Your morning market update has the Aussie ready to break out.
– The US was out for the Columbus Day holiday but stock markets were still open and Senate leaders Reid and McConnell continued, without success so far, to try to hammer out a deal as the deadline for the debt ceiling draws near. All up you could say it was a good day. A really good performance actually, especially for stocks which at the open of global trade were under real pressure but came back strongly by the end of US trade.
– At the close the Dow was up 0.42%, the Nasdaq rose 0.61% and the S&P finished up 0.40%. In Europe, the negativity that gripped global markets early was in evidence with the FTSE in London opening down around half a per cent at 6464 before closing at 6508 for a gain of 0.32%. The DAX and CAC were virtually unmoved, while stock markets in Milan and Madrid were 0.19% and 0.28% higher.
– Closer to home, the recovery in US and European stocks has seen the Australian stock market surge in futures trade overnight, with the SPI 200 contract up 41 points to 5247 bid. Looks like today will be a good day on the market and if the SPI can take out 5260 it might get a wriggle on. On interest rate futures markets, there was more heavy volume with the 3- and 10-year bond contracts down 6 basis points, implying yields to rise by the same amount in trade today.

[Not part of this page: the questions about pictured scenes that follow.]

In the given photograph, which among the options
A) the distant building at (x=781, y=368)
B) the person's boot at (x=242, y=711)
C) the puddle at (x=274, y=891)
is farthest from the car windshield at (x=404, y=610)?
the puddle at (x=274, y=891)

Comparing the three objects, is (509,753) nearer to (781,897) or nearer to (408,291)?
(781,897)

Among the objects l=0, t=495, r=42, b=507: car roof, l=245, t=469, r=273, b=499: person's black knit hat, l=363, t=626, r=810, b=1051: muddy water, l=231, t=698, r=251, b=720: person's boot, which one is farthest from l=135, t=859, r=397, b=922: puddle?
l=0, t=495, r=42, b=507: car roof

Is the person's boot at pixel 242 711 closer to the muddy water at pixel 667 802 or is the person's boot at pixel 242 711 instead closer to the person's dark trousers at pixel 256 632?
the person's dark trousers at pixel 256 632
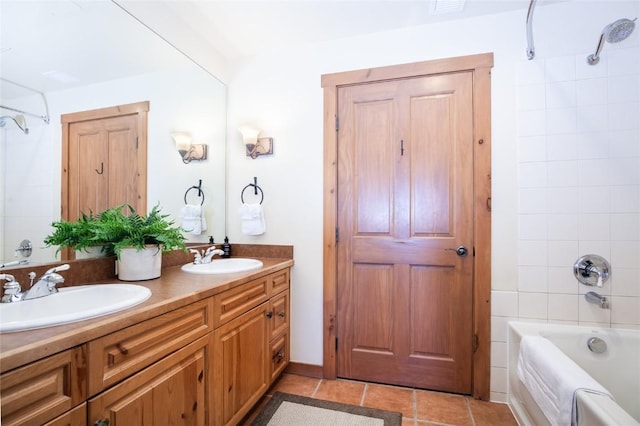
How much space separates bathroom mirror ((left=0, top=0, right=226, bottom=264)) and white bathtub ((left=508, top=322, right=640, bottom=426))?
218 centimetres

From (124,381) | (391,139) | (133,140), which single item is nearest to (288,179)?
(391,139)

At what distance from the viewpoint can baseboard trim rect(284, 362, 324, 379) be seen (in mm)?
1981

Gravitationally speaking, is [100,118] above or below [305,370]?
above

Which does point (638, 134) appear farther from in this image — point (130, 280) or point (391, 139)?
point (130, 280)

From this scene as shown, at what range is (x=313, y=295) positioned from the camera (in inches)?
79.5

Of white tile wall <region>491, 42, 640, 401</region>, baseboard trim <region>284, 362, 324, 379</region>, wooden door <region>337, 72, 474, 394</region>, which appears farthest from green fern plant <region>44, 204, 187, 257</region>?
white tile wall <region>491, 42, 640, 401</region>

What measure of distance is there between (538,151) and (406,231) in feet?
2.95

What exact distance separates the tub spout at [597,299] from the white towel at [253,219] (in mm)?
2034

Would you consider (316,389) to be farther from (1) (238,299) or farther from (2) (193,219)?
(2) (193,219)

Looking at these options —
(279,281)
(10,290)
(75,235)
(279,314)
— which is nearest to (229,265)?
(279,281)

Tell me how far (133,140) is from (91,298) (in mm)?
875

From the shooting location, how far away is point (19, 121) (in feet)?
3.59

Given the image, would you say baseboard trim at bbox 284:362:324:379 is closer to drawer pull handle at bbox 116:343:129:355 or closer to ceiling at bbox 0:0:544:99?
drawer pull handle at bbox 116:343:129:355

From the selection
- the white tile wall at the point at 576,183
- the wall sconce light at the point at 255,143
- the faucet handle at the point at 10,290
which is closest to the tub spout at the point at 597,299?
the white tile wall at the point at 576,183
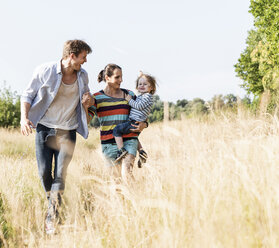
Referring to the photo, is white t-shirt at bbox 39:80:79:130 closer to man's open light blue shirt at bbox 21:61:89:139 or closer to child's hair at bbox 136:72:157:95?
man's open light blue shirt at bbox 21:61:89:139

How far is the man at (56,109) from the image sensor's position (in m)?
4.04

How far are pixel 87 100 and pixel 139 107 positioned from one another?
64 centimetres

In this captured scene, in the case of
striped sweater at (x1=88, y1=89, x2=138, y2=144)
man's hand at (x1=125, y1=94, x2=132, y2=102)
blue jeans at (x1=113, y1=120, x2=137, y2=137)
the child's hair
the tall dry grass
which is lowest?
the tall dry grass

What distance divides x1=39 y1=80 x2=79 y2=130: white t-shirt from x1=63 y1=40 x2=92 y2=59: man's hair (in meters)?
0.39

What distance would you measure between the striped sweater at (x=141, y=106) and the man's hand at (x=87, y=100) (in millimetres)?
492

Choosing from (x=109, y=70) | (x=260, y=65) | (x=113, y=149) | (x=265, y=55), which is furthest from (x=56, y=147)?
(x=260, y=65)

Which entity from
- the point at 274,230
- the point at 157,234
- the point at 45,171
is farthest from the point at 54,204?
the point at 274,230

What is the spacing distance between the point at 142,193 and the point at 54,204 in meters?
1.24

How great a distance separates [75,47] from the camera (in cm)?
392

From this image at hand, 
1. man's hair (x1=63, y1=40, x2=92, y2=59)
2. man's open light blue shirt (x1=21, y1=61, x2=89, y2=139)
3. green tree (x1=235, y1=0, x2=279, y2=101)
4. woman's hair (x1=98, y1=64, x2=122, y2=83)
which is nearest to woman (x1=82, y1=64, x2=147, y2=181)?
woman's hair (x1=98, y1=64, x2=122, y2=83)

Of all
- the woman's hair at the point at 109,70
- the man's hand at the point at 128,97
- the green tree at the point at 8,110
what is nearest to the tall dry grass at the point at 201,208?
the man's hand at the point at 128,97

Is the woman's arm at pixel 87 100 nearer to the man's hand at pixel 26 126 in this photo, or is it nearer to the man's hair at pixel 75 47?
the man's hair at pixel 75 47

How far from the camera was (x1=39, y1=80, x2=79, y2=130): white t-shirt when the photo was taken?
13.4 feet

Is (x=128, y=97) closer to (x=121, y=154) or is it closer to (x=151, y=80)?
(x=151, y=80)
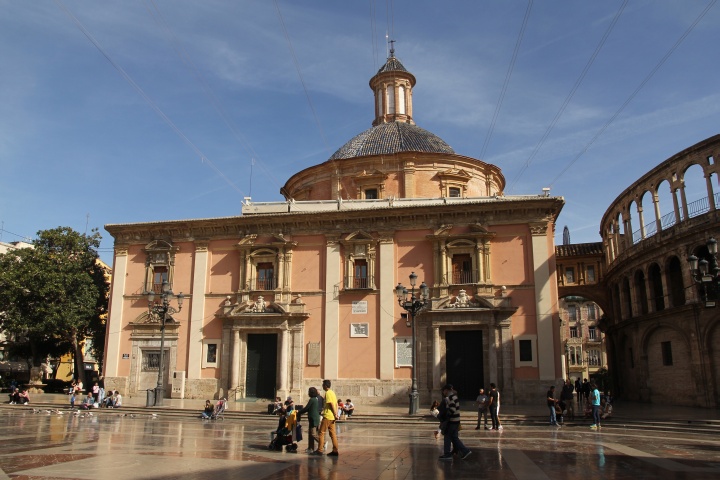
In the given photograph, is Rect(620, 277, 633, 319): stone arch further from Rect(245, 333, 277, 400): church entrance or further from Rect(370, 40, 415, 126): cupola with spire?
Rect(245, 333, 277, 400): church entrance

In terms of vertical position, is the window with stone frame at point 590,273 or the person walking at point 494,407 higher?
the window with stone frame at point 590,273

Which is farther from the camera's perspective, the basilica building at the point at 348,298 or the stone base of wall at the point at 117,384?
the stone base of wall at the point at 117,384

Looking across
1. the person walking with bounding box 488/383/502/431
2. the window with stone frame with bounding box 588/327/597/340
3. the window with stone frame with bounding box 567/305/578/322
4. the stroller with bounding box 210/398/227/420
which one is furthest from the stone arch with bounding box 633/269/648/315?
the window with stone frame with bounding box 588/327/597/340

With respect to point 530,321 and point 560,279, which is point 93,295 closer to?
point 530,321

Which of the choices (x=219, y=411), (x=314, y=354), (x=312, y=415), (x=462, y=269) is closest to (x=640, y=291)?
(x=462, y=269)

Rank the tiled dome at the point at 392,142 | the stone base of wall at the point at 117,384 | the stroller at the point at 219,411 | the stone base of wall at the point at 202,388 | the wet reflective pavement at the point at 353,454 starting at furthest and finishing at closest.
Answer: the tiled dome at the point at 392,142 < the stone base of wall at the point at 117,384 < the stone base of wall at the point at 202,388 < the stroller at the point at 219,411 < the wet reflective pavement at the point at 353,454

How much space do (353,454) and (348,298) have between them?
15.1m

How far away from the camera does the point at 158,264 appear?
2922cm

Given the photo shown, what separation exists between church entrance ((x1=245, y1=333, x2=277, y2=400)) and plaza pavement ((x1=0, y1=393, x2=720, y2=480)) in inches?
200

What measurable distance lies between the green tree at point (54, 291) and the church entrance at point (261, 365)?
11625 millimetres

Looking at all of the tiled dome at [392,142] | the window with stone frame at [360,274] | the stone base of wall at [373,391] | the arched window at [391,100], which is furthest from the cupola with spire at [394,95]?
the stone base of wall at [373,391]

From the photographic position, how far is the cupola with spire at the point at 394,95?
38812 mm

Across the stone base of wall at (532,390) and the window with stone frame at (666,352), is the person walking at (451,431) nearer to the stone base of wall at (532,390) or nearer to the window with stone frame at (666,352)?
the stone base of wall at (532,390)

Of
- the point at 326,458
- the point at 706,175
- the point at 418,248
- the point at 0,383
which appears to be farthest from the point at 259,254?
the point at 0,383
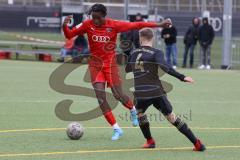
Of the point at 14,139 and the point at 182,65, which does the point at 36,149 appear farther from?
the point at 182,65

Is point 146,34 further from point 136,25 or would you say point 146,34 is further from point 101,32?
point 101,32

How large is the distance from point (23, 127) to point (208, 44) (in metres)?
18.9

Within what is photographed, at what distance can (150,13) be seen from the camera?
35188mm

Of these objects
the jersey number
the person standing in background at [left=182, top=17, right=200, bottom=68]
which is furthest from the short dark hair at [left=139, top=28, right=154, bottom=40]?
the person standing in background at [left=182, top=17, right=200, bottom=68]

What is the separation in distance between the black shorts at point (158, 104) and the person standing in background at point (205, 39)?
20.1 meters

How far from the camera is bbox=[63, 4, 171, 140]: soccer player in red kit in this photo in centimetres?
1239

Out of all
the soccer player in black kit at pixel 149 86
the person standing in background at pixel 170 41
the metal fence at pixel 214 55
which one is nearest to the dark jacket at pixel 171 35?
the person standing in background at pixel 170 41

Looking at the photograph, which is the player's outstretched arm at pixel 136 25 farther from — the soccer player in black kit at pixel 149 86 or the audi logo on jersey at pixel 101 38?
the soccer player in black kit at pixel 149 86

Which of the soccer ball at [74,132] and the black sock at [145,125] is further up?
the black sock at [145,125]

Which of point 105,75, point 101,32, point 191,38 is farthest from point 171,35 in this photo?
point 101,32

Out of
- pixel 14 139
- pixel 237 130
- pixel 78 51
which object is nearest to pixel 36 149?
pixel 14 139

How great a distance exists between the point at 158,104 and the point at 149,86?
295mm

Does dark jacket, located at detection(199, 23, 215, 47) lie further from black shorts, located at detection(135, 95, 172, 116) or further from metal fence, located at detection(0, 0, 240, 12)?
black shorts, located at detection(135, 95, 172, 116)

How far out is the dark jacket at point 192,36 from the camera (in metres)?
31.4
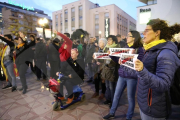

– On Forex markets, amidst a general trend to US Dollar weakness in the past 24 hours, the Aussie Dollar is very close to a big breakout, sitting at 95 cents this morning off a low of 0.9408 yesterday morning. It’s not there yet, but 0.9520 is the top of the Box or range it has been in for some time now and a break could usher in a move to 0.9770.
– Elsewhere, the Euro sits at 1.3565 up 0.16%, GBP is up 0.23% at 1.5986 while the US Dollar did gain ground against the Yen, rising 0.43% to 98.49.
– On commodity markets, Crude was quiet at $102.13 Bbl, Gold was up 0.66% to $1278.70 while Copper rose 1% to $3.30 lb. In context though, Copper has been running on the spot for some time now. Corn rose 0.81%, Wheat was essentially unmoved and Soybeans rose 0.45%.
Data-wise, the Home Loan outturn yesterday in Australia showed there remains little pressure building in the housing market, while the CPI and PPI data in China was higher than the market had expected.
Over the next 24 hours we get motor vehicle data in Australia and the RBA minutes from the last meeting, which are likely to be AUDUSD supportive if I read the statement from this month’s board meeting correctly. FDI in China is out, as is Japanese Industrial Production and then CPI and PPI in the UK and the ZEW survey in Germany.